Reserve Bank calls for further mortgage rate cuts

It is also considering extending loan payment deferrals beyond the existing six-month periods

Reserve Bank calls for further mortgage rate cuts

The Reserve Bank of New Zealand (RBNZ) insists that banks still have “more room to go” to drop mortgage rates further.

RBNZ Governor Adrian Orr believes that the central bank's decision to keep the official cash rate (OCR) at 0.25% had reduced banks' wholesale lending rates. Therefore, they could still drop mortgage rates below current record lows.

He added that the RBNZ is considering extending loan payment deferrals beyond the current six-month periods. However, the decision would still “depend on what government policy is at the time, and we would facilitate as best we can what that policy situation is.”

“There is a limit before banks would be able to regard those as non-performing. We would have to work through that at some stage and work out what the approach is,” Orr said, as reported by Good Returns.

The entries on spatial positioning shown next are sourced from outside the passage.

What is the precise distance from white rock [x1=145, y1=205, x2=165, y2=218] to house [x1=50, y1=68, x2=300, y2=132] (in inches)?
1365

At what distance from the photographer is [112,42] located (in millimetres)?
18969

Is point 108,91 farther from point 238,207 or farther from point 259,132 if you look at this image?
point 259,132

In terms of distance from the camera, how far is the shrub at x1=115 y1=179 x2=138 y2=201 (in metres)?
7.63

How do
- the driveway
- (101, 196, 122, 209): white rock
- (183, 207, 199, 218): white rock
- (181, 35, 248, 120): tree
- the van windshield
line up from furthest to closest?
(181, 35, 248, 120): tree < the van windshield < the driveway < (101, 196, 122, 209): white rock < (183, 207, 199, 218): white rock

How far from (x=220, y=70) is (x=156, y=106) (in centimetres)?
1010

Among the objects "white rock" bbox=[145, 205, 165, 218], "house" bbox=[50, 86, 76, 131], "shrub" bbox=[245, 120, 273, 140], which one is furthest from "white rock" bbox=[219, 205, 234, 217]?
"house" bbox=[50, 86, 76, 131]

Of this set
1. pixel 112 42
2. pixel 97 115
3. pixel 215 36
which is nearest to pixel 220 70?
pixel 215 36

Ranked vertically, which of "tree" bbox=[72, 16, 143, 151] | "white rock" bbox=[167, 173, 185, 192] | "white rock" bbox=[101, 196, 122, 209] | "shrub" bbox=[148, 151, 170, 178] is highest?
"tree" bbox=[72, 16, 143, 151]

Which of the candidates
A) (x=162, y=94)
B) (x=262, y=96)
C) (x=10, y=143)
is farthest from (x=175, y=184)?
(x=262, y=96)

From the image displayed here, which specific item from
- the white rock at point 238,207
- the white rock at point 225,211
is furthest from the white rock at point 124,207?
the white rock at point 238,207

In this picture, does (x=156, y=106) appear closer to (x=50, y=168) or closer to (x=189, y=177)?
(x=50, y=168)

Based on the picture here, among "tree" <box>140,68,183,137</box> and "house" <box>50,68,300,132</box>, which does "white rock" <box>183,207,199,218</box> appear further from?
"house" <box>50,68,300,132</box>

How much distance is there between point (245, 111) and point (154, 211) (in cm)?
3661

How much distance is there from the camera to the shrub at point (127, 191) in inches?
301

Read more: Realtor owner backs Reserve Bank's OCR decision

Orr also confirmed that the central bank is willing to create money to finance emergency government borrowing in response to the COVID-19 crisis.

“You could shift, at an extreme, to something called money financing, where the government says ‘I want to spend 100, credit our account with 100’, and that's just us creating money,” he told Stuff.

However, he clarified that Finance Minister Grant Robertson would have to draft and pass legislation before RBNZ could make a move. Moreover, money financing could “return to the toxically high inflation” that New Zealand experienced in the 1970s and 1980s.

“The risk it brings is a loss of independence over monetary policy and the fear that while it was done as a one-off, it becomes the norm. Then we're back to high inflation uncertainty, and all of the costs that central bank independence has helped remove,” Orr said.

“I think it's important to consider those things. That's not to say we would be rushing to do it, not at all,” Orr concluded.